▶ PASSAGE PROVIDED:
========================================

It’s fair to say the SUED crew are prolific, and in keeping with that theme Wust is back with another LP to follow up the one he released on Acid Test sublabel Avenue 66 last year, TRUElipS. As ever, there’s no framing upon which to hang your interpretation of the music, just a gathering of idiosyncratic productions that sound too thoughtfully sculpted to have just been churned out. And yet, everything feels fluid, as though you can sense the river of live improvisation sauntering past you through every stretch of the record. That live jams could sound this good is part of the beguiling quality behind SW. and his buddies.

========================================

▶ SHORT PROBLEM: Reproduce the record review word for word from "It’s fair to" to "and his buddies.". The material after this point comes from a different source.

▶ STORED DATA:
========================================

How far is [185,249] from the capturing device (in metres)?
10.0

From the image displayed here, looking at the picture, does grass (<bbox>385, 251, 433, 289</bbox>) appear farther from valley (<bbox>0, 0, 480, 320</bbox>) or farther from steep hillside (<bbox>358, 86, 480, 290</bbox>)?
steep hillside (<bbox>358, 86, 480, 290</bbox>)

========================================

▶ RESPONSE:
It’s fair to say the SUED crew are prolific, and in keeping with that theme Wust is back with another LP to follow up the one he released on Acid Test sublabel Avenue 66 last year, TRUElipS. As ever, there’s no framing upon which to hang your interpretation of the music, just a gathering of idiosyncratic productions that sound too thoughtfully sculpted to have just been churned out. And yet, everything feels fluid, as though you can sense the river of live improvisation sauntering past you through every stretch of the record. That live jams could sound this good is part of the beguiling quality behind SW. and his buddies.